E-mails sent to Boll from GameSpot seeking comment about how he expected the change in German tax law to impact his ability to raise capital for his films went unreturned. However, it seems unlikely to end his career, as some have predicted. First and foremost, a number of countries have similar tax breaks to encourage local film production that could be exploited to secure funding. Second, if Tomb Raider is anything to go by, it's the distribution rights that bring in the big bucks. Boll's not dealing with properties of that size, but he is targeting a number of dormant and second-tier gaming franchises that can likely draw enough interest from the gaming crowd that it shouldn't be hard to find distributors willing to pay for them. He also sprinkles the films with some surprisingly well-known stars who just aren't at their career peaks, further adding to international distributor appeal.

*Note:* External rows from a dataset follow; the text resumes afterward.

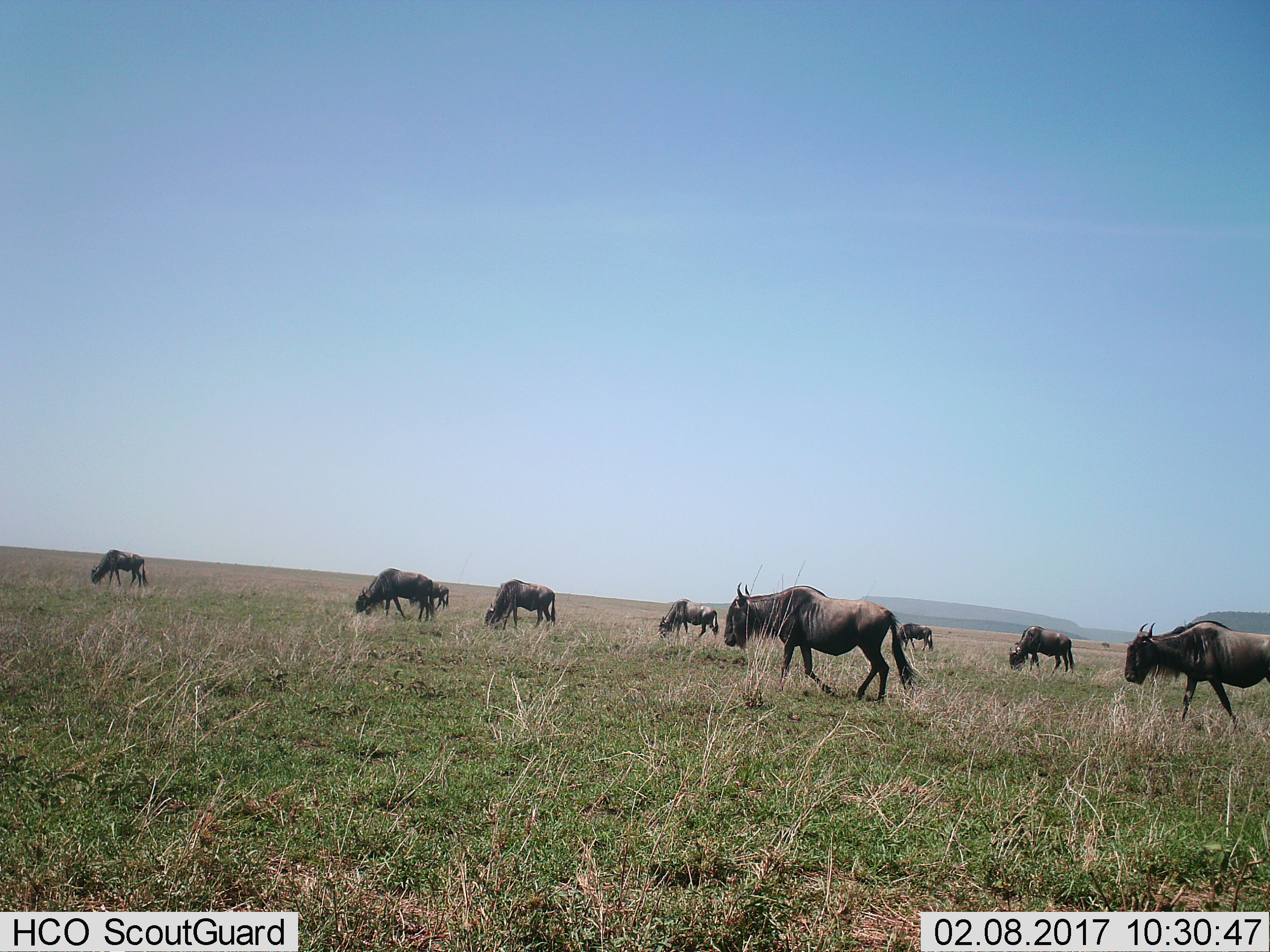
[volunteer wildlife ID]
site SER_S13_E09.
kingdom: Animalia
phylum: Chordata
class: Mammalia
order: Artiodactyla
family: Bovidae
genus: Connochaetes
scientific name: Connochaetes taurinus taurinus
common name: blue wildebeest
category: wildebeestblue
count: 9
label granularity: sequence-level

A more cynical site might even suggest that Boll is a business genius, intentionally cultivating an Ed Wood-like cinematic car-wreck culture around his films that makes them must-endure experiences for gamers. The licenses and fading star power he picks up will make their money back in distribution rights and ticket sales from morbidly curious gamers, and whatever tax law loopholes he can take advantage of along the way are just icing on a rotten, rotten cake. On the other hand, why would a steely-eyed business genius feel the need to get behind the camera for every one of his films and subject himself to the never-ending parade of critical evisceration? You have to figure that on some level, the guy just loves making movies.

Bogus or not bogus?: Bogus. Anyone resourceful enough to get a BloodRayne movie made won't be stopped by a simple tax code amendment. Or anything short of silver bullets and holy water, we suspect.